I came across a prayer that we used for worship in our Spiritual Training Community months ago. I experienced a surge of emotion when I read it again. I think some of it was nostalgia, a longing for what used to be. But as I reflected on what was going on inside of me, I realized that there is a deeper longing for what is to come. I long for a community where God’s love so abounds that it transforms how we pray. So many of my prayers are still saturated with “self.” Help me. Protect me. Give me. Forgive me. Empower me.

As I read this prayer, I found my imagination stirred in two ways. I dream of a community where our prayers move from the “I’s” and “me’s” of an individualistic culture to the “we’s” and “us'” of Trinitarian love and community. A missional community’s prayers should focus on the community more than the individual. Sure, individual prayers are important, but a shift in perspective needs to occur so that the dominant prayer becomes community prayer. Remember, Jesus saves a “people” (Titus 2:14).

Second, I dream of a community where our prayers move from what I or we want to what God REALLY wants. That one is tricky because our hearts are so deceitful that many times we try to “sanctify” our agendas so they look like God’s agenda.

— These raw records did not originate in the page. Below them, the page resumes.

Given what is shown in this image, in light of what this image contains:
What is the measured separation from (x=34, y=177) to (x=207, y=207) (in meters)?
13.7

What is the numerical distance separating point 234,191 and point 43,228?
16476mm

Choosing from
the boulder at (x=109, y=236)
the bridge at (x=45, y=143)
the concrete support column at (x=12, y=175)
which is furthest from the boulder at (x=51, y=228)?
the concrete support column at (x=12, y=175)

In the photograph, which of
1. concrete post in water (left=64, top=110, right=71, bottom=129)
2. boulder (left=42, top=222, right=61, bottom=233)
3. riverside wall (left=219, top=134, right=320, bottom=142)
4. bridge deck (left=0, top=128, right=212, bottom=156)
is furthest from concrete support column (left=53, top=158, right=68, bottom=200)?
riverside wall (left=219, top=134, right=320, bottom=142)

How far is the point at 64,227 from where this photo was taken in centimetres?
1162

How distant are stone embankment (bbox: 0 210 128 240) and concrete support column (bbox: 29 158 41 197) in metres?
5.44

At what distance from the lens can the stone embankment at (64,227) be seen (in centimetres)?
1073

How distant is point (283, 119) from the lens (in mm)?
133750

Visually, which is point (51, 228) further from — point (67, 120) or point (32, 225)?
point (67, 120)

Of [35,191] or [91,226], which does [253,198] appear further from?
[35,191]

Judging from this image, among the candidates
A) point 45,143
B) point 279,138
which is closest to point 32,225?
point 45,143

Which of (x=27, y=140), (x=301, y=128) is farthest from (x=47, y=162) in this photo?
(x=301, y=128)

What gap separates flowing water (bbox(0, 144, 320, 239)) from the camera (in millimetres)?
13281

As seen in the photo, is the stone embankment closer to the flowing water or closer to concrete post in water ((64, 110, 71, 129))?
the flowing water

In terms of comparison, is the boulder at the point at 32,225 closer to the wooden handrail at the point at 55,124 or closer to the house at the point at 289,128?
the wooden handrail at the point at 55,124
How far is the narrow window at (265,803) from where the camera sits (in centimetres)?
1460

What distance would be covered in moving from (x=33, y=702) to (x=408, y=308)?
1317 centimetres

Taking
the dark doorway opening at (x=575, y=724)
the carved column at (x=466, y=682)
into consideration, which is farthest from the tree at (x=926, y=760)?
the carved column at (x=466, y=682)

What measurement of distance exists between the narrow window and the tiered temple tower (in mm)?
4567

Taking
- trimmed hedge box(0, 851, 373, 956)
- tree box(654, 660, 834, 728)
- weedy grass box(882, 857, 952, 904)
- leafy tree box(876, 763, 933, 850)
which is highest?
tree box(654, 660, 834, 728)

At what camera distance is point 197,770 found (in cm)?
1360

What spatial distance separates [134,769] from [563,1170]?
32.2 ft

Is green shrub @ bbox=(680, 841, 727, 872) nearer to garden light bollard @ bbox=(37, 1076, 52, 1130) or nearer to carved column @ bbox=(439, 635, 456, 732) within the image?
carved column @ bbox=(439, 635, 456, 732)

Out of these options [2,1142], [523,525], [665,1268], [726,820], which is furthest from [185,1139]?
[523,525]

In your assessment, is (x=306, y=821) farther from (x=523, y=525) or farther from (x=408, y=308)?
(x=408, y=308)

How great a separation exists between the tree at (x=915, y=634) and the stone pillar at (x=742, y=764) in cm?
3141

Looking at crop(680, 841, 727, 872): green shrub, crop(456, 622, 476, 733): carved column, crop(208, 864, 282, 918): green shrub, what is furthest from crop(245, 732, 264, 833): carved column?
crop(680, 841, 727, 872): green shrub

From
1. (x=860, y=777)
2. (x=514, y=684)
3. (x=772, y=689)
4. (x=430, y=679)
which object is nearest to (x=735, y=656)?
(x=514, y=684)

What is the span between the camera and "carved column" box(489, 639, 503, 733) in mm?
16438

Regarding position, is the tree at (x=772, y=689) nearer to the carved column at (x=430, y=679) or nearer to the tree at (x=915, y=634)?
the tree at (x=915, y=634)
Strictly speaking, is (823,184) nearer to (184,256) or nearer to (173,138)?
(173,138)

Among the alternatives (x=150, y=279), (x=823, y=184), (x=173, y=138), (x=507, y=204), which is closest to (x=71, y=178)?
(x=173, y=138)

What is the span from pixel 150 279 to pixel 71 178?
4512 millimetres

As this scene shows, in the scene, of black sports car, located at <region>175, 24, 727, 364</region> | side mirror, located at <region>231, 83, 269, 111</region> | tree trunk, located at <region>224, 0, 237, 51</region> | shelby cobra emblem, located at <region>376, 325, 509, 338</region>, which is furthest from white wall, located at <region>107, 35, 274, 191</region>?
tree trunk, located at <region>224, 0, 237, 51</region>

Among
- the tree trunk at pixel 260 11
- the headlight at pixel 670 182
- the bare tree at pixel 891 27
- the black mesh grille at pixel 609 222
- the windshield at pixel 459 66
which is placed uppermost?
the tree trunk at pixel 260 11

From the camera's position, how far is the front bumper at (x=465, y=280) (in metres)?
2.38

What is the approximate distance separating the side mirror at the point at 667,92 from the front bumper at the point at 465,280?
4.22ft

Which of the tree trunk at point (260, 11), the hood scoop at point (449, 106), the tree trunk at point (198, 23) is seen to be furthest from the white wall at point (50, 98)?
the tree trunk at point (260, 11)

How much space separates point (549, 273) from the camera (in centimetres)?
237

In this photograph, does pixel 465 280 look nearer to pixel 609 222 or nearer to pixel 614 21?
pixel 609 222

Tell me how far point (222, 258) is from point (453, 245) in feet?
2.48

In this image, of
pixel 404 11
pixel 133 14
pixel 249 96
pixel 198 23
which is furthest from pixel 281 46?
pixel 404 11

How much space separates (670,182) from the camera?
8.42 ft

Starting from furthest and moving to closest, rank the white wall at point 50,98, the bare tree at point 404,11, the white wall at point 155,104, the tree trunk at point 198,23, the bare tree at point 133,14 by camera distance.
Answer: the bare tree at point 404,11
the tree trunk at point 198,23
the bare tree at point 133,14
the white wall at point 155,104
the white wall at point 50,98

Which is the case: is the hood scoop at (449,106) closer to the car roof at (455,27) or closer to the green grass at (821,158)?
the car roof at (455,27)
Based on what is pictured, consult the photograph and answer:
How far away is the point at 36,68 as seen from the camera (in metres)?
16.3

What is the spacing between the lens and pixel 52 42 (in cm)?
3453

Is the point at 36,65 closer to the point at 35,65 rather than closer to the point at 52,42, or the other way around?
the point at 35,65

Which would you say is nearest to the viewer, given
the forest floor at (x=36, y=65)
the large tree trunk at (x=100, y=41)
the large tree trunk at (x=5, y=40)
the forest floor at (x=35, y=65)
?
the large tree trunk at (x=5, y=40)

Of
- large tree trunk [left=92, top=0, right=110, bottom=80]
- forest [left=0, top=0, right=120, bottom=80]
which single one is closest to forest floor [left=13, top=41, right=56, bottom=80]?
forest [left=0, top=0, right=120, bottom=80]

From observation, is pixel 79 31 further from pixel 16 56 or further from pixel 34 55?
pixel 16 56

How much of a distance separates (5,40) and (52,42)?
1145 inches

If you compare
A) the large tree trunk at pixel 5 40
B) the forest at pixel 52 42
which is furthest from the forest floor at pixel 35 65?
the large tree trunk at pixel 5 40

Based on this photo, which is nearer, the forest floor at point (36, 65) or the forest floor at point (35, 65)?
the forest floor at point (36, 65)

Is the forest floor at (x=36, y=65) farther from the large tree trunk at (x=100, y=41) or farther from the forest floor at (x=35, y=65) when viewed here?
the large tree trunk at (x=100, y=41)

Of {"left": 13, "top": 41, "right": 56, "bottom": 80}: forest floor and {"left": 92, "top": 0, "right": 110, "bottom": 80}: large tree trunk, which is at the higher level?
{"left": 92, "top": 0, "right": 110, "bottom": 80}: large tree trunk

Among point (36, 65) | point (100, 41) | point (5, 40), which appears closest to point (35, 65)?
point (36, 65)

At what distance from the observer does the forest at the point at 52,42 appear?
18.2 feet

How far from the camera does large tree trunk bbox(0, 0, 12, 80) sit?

But it is here where we need the mind of Christ (1 Corinthians 2:16). Only as we train our minds to synchronize with the mind of Christ through death to self can we truly know what God’s intentions are.

What does God want? Some of the things that come to mind are smallness, hiddenness, humility, forgiveness, authenticity, justice and compassion. It probably means focusing on people and not effectiveness or numbers. It probably means working on myself rather than noticing how others need to change. It probably means finding pleasure in the simple things and not murmuring about inconveniences.

All I know is that a lot more imagination needs to be used in the area of prayer! As Paul Evdokimov says, “Our whole life, every act and gesture, even a smile must become a hymn or adoration, an offering, a prayer. We must become prayer — prayer incarnate.”

So what was the prayer I read? Here it is. As you read it, also pray it. And as you pray it, give your imagination permission to dream of prayer beyond our current experiences.

“Gracious God, humble us through the violence of your love so we are able to know and confess our sins. We want our sins to be interesting, but, God forgive us, they are so ordinary: envy, hatred, meanness, pride, self-centeredness, laziness, boredom, lying, lust, stinginess and so on. You have saved us from ?and so on? to be a royal people able to witness to the world that the powers that make us such ordinary sinners have been defeated. So capture our attention with the beauty of your life that the ugliness of sin may be seen as just that — ugly. God how wonderful it is to be captivated by you. Amen.”

Lord, help us to become “prayer incarnate.”